Die klassische Sprache des alten Rom wurde 1867 dem Prof. Dr, Josef Zhischmann übertragen. Zwei Jahre später musste sich der Kronprinz dem Unterricht der polnischen Sprache widmen, die durch den Offizial der Kabinettskanzlei von Hillenbrandt, während mit der Unterweisung im Französischen Prof. Duchene betraut worden war. In all diesen Idiomen lernte der Kronprinz erstaunlich schnell sich nicht allein Sprach korrekt auszudrücken, sondern er wusste sich dieselben mit all ihren Eigenarten geistig anzueignen, so dass er die wissenschaftliche Ausdrucksweise ebenso gewandt zu beherrschen imstande ist, als die flüssige Konversationssprache. Glänzende Beweise lieferten diesbezüglich die Prüfungen aus der ungarischen Geschichte in ungarischer Sprache, im April und Dezember 1872, durch den derzeitigen Bischof Dr. Ronay, sowie der Geschichte Böhmens, in böhmischer Sprache durch Prof. Gindely im April 1874, wo die Zuhörer nicht wenig über die Vertrautheit des Geprüften mit dem Stoff selbst, als seine gewandte und gewählte Ausdrucksweise im Vortrag erstaunt waren.

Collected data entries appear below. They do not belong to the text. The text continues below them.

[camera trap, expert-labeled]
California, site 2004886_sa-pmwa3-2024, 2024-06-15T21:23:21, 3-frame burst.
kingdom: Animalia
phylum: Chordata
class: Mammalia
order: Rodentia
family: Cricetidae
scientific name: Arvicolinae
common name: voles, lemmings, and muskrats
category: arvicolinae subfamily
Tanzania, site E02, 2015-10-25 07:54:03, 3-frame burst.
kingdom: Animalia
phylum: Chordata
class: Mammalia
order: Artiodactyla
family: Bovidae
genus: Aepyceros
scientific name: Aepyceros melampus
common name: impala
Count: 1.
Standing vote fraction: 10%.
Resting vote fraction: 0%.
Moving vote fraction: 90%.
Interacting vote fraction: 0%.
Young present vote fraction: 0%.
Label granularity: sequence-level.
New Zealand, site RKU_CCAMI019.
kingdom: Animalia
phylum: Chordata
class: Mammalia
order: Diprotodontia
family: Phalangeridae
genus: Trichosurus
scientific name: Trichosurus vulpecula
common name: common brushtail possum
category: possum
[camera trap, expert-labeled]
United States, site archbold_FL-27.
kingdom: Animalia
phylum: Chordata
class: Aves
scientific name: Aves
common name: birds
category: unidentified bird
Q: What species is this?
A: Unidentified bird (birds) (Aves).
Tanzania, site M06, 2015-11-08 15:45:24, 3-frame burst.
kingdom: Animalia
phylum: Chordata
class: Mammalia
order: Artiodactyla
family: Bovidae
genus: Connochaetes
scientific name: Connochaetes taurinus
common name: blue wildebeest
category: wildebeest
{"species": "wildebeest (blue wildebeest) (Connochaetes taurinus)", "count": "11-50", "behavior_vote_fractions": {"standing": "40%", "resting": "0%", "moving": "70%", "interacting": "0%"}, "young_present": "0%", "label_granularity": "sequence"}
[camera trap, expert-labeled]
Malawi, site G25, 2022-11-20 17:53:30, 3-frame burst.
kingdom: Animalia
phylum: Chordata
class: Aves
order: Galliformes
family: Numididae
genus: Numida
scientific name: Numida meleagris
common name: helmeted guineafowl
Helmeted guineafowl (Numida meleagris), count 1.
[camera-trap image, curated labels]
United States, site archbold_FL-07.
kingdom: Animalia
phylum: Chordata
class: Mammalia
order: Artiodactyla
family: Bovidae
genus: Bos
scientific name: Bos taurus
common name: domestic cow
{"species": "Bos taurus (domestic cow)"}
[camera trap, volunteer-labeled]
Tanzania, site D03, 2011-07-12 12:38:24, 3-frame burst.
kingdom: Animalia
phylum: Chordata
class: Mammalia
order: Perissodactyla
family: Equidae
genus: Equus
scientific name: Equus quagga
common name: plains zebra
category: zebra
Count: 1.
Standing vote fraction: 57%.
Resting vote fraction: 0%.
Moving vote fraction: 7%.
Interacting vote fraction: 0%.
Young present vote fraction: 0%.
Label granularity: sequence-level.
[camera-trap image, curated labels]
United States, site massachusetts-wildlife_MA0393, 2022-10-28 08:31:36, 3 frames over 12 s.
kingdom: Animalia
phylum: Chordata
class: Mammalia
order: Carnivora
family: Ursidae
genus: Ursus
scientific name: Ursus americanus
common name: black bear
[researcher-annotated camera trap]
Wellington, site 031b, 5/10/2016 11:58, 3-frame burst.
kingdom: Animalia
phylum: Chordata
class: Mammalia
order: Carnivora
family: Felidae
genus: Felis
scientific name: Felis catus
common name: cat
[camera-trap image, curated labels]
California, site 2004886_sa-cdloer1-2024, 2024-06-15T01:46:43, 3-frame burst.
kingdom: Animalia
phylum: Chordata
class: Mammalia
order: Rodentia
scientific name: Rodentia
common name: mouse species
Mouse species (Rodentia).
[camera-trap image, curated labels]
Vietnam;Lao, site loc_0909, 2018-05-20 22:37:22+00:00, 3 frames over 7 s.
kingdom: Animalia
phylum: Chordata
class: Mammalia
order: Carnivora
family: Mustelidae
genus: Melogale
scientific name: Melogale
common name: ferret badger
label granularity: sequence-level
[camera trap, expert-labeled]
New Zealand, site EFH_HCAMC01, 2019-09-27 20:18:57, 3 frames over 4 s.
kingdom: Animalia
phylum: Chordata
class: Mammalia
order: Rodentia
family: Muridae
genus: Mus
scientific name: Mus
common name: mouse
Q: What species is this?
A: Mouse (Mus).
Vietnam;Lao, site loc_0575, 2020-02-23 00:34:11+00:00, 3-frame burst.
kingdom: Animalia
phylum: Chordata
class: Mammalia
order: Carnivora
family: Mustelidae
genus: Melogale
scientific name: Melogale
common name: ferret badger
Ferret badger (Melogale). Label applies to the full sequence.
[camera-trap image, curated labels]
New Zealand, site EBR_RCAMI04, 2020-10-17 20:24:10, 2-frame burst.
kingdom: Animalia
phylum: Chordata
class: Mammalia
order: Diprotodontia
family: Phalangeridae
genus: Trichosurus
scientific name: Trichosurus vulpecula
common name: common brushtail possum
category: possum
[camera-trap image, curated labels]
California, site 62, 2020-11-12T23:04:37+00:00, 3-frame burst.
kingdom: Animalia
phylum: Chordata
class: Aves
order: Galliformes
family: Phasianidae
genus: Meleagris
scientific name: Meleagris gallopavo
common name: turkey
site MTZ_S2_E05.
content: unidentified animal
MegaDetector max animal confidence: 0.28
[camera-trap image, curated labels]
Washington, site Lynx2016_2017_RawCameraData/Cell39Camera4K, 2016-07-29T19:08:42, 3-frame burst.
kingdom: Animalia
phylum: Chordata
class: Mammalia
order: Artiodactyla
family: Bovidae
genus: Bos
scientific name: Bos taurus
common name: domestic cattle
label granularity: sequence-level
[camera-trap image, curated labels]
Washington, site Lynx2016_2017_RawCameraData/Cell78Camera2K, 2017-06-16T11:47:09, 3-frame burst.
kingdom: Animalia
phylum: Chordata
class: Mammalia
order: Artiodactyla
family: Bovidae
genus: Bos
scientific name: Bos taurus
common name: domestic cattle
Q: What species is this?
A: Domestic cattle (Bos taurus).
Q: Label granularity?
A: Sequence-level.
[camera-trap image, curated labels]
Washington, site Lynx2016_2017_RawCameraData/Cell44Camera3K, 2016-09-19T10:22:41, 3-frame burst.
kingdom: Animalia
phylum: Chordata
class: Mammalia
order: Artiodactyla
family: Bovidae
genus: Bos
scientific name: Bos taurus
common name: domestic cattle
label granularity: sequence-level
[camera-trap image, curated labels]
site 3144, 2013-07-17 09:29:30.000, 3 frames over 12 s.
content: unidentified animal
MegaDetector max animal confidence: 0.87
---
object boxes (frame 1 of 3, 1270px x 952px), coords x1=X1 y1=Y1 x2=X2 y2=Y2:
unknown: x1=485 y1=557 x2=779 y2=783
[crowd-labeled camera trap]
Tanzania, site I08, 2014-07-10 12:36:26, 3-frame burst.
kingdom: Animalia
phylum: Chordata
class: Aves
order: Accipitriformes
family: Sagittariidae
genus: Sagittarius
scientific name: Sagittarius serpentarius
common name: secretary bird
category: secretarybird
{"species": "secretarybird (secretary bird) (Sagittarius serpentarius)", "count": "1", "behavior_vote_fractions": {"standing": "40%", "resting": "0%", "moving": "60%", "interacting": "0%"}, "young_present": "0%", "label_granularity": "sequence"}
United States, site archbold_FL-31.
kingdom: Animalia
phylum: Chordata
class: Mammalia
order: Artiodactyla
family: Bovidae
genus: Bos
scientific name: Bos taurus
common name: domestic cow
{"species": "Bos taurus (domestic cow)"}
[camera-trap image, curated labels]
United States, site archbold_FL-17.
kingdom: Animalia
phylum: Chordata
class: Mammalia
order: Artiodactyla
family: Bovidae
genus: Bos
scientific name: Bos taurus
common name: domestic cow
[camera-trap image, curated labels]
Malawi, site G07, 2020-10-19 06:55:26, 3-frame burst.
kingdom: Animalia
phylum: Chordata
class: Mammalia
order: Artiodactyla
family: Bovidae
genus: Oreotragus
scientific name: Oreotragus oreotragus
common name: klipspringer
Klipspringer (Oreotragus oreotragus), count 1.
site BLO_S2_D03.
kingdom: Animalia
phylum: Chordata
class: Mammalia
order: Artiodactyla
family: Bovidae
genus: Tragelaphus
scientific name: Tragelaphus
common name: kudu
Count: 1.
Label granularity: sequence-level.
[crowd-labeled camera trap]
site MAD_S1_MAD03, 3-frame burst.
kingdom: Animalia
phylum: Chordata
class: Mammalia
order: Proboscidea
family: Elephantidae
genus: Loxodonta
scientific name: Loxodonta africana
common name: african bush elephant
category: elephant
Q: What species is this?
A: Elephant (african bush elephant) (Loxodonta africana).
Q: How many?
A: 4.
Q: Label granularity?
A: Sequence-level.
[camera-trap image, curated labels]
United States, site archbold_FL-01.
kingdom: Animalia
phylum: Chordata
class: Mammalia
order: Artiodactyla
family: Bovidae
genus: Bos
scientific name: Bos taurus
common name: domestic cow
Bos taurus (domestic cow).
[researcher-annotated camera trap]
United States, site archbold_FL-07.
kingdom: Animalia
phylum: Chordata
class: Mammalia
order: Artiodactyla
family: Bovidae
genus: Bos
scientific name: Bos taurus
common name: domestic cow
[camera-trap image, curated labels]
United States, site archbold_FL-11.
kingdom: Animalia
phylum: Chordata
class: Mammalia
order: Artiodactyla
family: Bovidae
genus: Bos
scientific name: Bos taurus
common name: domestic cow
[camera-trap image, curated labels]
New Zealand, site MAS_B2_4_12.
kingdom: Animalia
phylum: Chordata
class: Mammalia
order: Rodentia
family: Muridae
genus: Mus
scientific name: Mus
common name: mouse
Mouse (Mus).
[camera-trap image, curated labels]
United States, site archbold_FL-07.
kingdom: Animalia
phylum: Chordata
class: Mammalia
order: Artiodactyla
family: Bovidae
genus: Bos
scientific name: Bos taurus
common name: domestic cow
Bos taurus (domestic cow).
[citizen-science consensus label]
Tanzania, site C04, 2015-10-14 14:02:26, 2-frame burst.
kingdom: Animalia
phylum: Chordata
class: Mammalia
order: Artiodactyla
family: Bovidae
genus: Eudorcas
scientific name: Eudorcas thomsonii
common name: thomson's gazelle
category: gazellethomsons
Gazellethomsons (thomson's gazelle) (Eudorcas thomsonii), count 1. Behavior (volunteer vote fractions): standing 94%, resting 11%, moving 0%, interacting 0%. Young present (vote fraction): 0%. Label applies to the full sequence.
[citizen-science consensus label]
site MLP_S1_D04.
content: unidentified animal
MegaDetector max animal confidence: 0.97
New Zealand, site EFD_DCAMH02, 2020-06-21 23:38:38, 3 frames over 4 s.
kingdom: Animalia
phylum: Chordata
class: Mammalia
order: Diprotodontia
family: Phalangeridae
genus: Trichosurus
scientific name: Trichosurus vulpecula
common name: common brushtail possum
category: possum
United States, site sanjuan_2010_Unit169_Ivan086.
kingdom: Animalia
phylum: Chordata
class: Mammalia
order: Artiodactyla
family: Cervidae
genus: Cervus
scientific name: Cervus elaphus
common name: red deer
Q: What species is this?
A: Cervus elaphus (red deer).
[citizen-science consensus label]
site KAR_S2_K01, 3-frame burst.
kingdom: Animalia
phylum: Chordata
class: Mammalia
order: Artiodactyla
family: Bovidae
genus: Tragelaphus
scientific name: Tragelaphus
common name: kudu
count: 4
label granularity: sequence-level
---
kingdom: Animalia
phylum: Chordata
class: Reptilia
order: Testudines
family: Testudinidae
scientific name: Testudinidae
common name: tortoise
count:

Bis zum neunten Lebensjahr des Kronprinzen entsprach der Unterricht in den verschiedenen Gegenständen wesentlich dem Lehrstoff der Normalschule; Dr. Kriß lehrte Mathematik und später Geometrie und Dr. Zhischmann Geographie und Geschichte. Des öfteren wurden immer mehr Fächer des Gymnasiums herangezogen.

Die höhere Ausbildung in Geographie übernahm ab 1872 Professor Grün, mit dem Vortrag über die Naturwissenschaften warb Prof. Dr. Ritter von Hochstetter, und mit jener über allgemeine Geschichte wurde Prof. Zeißberg betraut, und das Jahr darauf für Kunstgeschichte Prof. Ambros berufen.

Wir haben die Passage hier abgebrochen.